(Entries taken from a collection)

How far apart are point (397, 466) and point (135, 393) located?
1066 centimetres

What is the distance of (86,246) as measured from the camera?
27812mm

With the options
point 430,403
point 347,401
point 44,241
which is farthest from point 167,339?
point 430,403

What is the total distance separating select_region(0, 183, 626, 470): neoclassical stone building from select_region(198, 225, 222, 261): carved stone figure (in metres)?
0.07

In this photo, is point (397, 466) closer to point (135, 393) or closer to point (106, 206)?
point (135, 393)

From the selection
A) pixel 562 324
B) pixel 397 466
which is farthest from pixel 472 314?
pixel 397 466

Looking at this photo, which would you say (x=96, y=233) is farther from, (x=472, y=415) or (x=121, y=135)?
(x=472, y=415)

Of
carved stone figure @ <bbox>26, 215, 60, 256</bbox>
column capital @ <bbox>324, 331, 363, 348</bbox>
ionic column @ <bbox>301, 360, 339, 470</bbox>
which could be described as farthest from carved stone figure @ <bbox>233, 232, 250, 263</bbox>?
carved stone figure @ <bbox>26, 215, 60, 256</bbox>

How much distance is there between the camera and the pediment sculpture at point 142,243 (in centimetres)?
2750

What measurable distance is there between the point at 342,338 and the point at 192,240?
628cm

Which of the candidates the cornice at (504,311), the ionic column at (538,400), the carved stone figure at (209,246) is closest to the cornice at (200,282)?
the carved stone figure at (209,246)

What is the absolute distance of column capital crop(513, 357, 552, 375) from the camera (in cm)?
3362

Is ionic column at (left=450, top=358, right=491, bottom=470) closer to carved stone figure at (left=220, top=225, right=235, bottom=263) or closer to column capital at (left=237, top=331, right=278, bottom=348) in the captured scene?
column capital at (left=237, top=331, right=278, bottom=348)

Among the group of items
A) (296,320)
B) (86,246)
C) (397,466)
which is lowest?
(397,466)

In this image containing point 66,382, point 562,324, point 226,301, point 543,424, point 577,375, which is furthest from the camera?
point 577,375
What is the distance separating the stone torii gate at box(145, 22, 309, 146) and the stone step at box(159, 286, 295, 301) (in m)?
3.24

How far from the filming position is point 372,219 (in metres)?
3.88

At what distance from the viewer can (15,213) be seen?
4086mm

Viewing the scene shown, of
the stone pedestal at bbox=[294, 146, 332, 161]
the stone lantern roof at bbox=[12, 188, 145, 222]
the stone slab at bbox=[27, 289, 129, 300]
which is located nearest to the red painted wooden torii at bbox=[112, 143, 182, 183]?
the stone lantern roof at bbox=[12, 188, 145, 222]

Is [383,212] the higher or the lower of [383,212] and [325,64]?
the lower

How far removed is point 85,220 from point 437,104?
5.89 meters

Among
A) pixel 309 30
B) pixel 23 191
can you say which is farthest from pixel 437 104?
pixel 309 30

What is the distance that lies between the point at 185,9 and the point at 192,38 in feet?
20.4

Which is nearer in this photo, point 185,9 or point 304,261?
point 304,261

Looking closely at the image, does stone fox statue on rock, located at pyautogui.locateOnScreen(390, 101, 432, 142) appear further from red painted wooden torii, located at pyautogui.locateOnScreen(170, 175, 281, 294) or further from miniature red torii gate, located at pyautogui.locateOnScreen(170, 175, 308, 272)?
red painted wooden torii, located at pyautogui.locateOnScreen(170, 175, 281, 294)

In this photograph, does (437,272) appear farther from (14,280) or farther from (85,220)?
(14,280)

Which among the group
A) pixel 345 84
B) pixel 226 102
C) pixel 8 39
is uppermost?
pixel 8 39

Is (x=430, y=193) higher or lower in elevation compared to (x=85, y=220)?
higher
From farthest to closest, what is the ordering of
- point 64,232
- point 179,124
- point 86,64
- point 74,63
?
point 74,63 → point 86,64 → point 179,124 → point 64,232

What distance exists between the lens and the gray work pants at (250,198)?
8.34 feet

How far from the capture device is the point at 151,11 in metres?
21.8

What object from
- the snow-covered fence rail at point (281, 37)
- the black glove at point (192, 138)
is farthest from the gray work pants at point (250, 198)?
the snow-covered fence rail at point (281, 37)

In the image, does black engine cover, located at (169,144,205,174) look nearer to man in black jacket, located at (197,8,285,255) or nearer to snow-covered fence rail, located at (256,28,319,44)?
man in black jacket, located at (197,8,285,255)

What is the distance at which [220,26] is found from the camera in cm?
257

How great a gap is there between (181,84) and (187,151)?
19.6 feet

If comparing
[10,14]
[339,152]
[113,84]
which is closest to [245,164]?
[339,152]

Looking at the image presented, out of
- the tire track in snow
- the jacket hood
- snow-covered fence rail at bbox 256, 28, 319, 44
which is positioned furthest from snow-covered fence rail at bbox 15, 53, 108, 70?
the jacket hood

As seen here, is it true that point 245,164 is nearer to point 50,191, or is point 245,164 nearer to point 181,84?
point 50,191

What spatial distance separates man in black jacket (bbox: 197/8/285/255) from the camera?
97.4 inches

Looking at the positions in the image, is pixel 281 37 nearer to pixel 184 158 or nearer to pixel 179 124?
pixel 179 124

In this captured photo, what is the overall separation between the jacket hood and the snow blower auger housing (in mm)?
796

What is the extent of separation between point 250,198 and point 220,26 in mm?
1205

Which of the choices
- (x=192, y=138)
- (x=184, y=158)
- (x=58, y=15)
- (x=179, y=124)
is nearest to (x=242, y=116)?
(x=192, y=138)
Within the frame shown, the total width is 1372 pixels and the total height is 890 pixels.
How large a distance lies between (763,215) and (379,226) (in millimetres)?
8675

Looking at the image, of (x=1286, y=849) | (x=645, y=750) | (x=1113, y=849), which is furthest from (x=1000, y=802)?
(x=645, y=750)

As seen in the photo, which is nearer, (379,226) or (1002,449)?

Given exercise →
Your task is to repeat the data exactly, with nothing left out.

Finished task →
How far apart are point (397, 466) and point (135, 393) located?
1066 centimetres

What is the distance of (86,246) as measured from the camera?
27812mm

With the options
point 430,403
point 347,401
point 44,241
which is farthest from point 167,339?
point 430,403

What is the total distance separating select_region(0, 183, 626, 470): neoclassical stone building from select_region(198, 225, 222, 261): carved stone figure (in metres)?
0.07

In this photo, is point (397, 466) closer to point (135, 393) or closer to point (106, 206)?
point (135, 393)

From the selection
A) pixel 562 324
B) pixel 397 466
which is farthest from pixel 472 314?
pixel 397 466

Looking at this photo, which would you say (x=96, y=233) is farther from, (x=472, y=415) or (x=121, y=135)?
(x=472, y=415)

Of
carved stone figure @ <bbox>26, 215, 60, 256</bbox>
column capital @ <bbox>324, 331, 363, 348</bbox>
ionic column @ <bbox>301, 360, 339, 470</bbox>
which could be described as farthest from carved stone figure @ <bbox>233, 232, 250, 263</bbox>?
carved stone figure @ <bbox>26, 215, 60, 256</bbox>

How much distance is there between the camera and the pediment sculpture at point 142,243 (in centimetres)?
2750

What measurable distance is there between the point at 342,338 and the point at 192,240?
628cm

Which of the candidates the cornice at (504,311), the ionic column at (538,400), the carved stone figure at (209,246) is closest to the cornice at (200,282)?
the carved stone figure at (209,246)

What is the absolute distance of column capital crop(513, 357, 552, 375) from the camera (in cm)?
3362

Is ionic column at (left=450, top=358, right=491, bottom=470) closer to carved stone figure at (left=220, top=225, right=235, bottom=263) or closer to column capital at (left=237, top=331, right=278, bottom=348) in the captured scene?
column capital at (left=237, top=331, right=278, bottom=348)

Among the group of items
A) (296,320)
B) (86,246)
C) (397,466)
which is lowest?
(397,466)

In this image containing point 66,382, point 562,324, point 226,301, point 543,424, point 577,375, which is furthest from the camera?
point 577,375
What is the distance separating the stone torii gate at box(145, 22, 309, 146) and the stone step at box(159, 286, 295, 301) (in m)?
3.24

How far from the filming position is point 372,219 (in metres)?
3.88

At what distance from the viewer can (15,213) be seen?
4086mm

Viewing the scene shown, of
the stone pedestal at bbox=[294, 146, 332, 161]
the stone lantern roof at bbox=[12, 188, 145, 222]
the stone slab at bbox=[27, 289, 129, 300]
which is located nearest to the red painted wooden torii at bbox=[112, 143, 182, 183]?
the stone lantern roof at bbox=[12, 188, 145, 222]

Is [383,212] the higher or the lower of [383,212] and [325,64]?
the lower

How far removed is point 85,220 from point 437,104?
5.89 meters

Among
A) pixel 309 30
B) pixel 23 191
can you say which is farthest from pixel 437 104?
pixel 309 30

What is the distance that lies between the point at 185,9 and the point at 192,38 in feet?
20.4

Which is nearer in this photo, point 185,9 or point 304,261?
point 304,261

Looking closely at the image, does stone fox statue on rock, located at pyautogui.locateOnScreen(390, 101, 432, 142) appear further from red painted wooden torii, located at pyautogui.locateOnScreen(170, 175, 281, 294) or further from miniature red torii gate, located at pyautogui.locateOnScreen(170, 175, 308, 272)?
red painted wooden torii, located at pyautogui.locateOnScreen(170, 175, 281, 294)

In this photograph, does (437,272) appear farther from (14,280) or farther from (85,220)?
(14,280)

Which among the group
A) pixel 345 84
B) pixel 226 102
C) pixel 8 39
is uppermost?
pixel 8 39

Is (x=430, y=193) higher or lower in elevation compared to (x=85, y=220)?
higher
From farthest to closest, what is the ordering of
- point 64,232
- point 179,124
- point 86,64
- point 74,63
?
point 74,63 → point 86,64 → point 179,124 → point 64,232

What distance exists between the lens and the gray work pants at (250,198)?
8.34 feet

How far from the capture device is the point at 151,11 in metres?
21.8

What object from
- the snow-covered fence rail at point (281, 37)
- the black glove at point (192, 138)
is farthest from the gray work pants at point (250, 198)?
the snow-covered fence rail at point (281, 37)

In the image, does black engine cover, located at (169,144,205,174) look nearer to man in black jacket, located at (197,8,285,255) or nearer to snow-covered fence rail, located at (256,28,319,44)?
man in black jacket, located at (197,8,285,255)

What is the distance at which [220,26] is found from the camera in cm?
257

How great a gap is there between (181,84) and (187,151)?
19.6 feet

If comparing
[10,14]
[339,152]
[113,84]
which is closest to [245,164]?
[339,152]

Looking at the image presented, out of
- the tire track in snow
- the jacket hood
- snow-covered fence rail at bbox 256, 28, 319, 44
which is positioned furthest from snow-covered fence rail at bbox 15, 53, 108, 70?
the jacket hood

As seen here, is it true that point 245,164 is nearer to point 50,191, or is point 245,164 nearer to point 181,84?
point 50,191

What spatial distance separates man in black jacket (bbox: 197/8/285/255) from the camera?
97.4 inches

Looking at the positions in the image, is pixel 281 37 nearer to pixel 184 158 or nearer to pixel 179 124?
pixel 179 124

In this captured photo, what is the overall separation between the jacket hood and the snow blower auger housing (in mm)?
796

What is the extent of separation between point 250,198 and point 220,26 in mm?
1205

Which of the choices
- (x=192, y=138)
- (x=184, y=158)
- (x=58, y=15)
- (x=179, y=124)
is nearest to (x=242, y=116)?
(x=192, y=138)
Within the frame shown, the total width is 1372 pixels and the total height is 890 pixels.
How large a distance lies between (763,215) and (379,226) (in millimetres)?
8675

Looking at the image, of (x=1286, y=849) | (x=645, y=750) | (x=1113, y=849), which is furthest from (x=1000, y=802)?
(x=645, y=750)

As seen in the photo, which is nearer, (379,226) or (1002,449)?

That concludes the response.